About Patient Exposure:
- All EVALI patients have reported a history of using e-cigarette, or vaping, products.
- THC is present in most of the samples tested by FDA to date, and most patients report a history of using THC-containing products.
- The latest national and state findings suggest products containing THC, particularly from informal sources like friends, or family, or in-person or online dealers, are linked to most of the cases and play a major role in the outbreak.
- No one compound or ingredient has emerged as the cause of these illnesses to date; and it may be that there is more than one cause of this outbreak.
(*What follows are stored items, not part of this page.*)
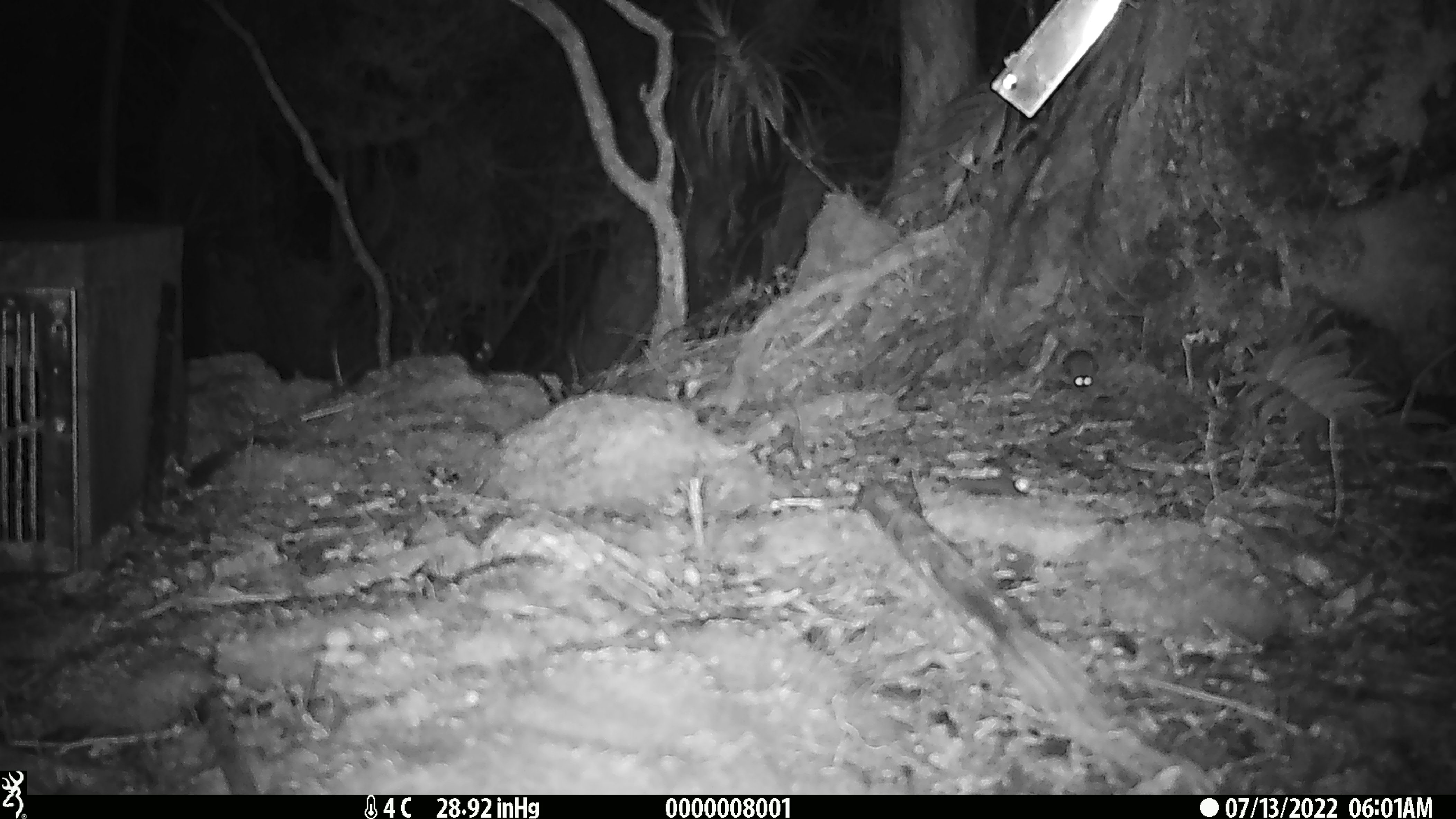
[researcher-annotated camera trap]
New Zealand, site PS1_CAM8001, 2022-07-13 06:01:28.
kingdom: Animalia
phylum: Chordata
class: Mammalia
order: Rodentia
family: Muridae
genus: Mus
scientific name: Mus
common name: mouse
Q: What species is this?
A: Mouse (Mus).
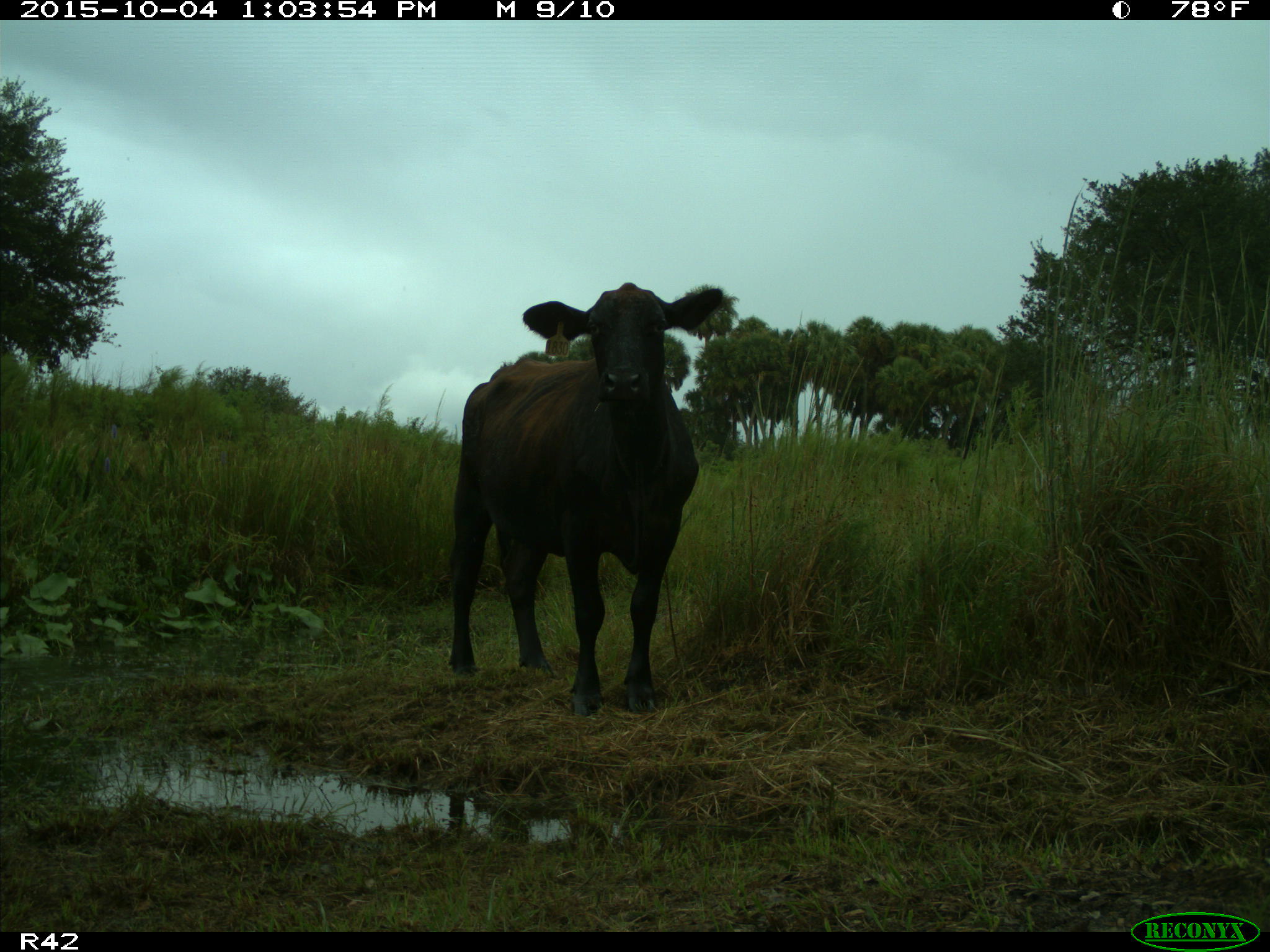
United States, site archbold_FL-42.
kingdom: Animalia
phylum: Chordata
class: Mammalia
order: Artiodactyla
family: Bovidae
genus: Bos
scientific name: Bos taurus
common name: domestic cow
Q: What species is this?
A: Bos taurus (domestic cow).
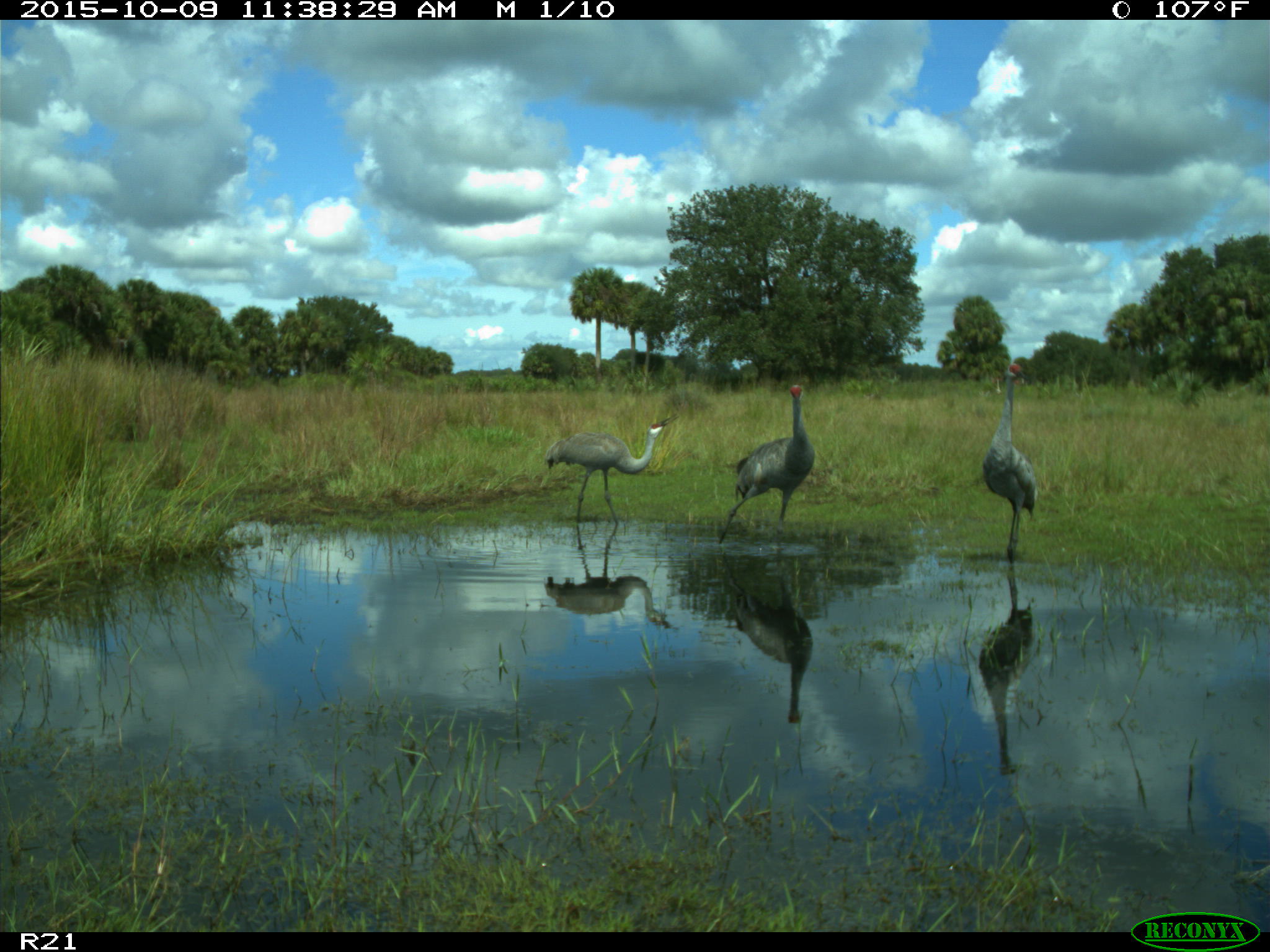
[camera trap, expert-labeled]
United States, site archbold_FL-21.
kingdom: Animalia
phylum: Chordata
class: Aves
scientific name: Aves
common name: birds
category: unidentified bird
Many different substances and product sources are still under investigation.
- While it appears that vitamin E acetate is associated with EVALI, evidence is not yet sufficient to rule out contribution of other chemicals of concern to EVALI.
- CDC recommends that you do not use e-cigarette, or vaping, products that contain THC.
- CDC also recommends that people should not:
- Buy any type of e-cigarette, or vaping, products, particularly those containing THC, off the street.
- Modify or add any substances to e-cigarette, or vaping, products that are not intended by the manufacturer, including products purchased through retail establishments.
- Since the specific compound or ingredient causing lung injury are not yet known, the only way to assure that you are not at risk while the investigation continues is to consider refraining from use of all e-cigarette, or vaping, products.
- Adults using e-cigarettes to quit smoking should not go back to smoking; they should weigh all risks and benefits and consider utilizing FDA-approved nicotine replacement therapiesexternal icon..
- If people continue to use an e-cigarette, or vaping, product, carefully monitor yourself for symptoms and see a healthcare provider immediately if you develop symptoms like those reported in this outbreak.
- Irrespective of the ongoing investigation:
- E-cigarette, or vaping, products should never be used by youths, young adults, or women who are pregnant.
- Adults who do not currently use tobacco products should not start using e-cigarette, or vaping, products. There is no safe tobacco product. All tobacco products, including e-cigarettes, carry a risk.
- THC use has been associated with a wide range of health effects, particularly with prolonged heavy use. The best way to avoid potentially harmful effects is to not use THC, including through e-cigarette, or vaping, products. Persons with marijuana use disorder should seek evidence-based treatment by a health care provider.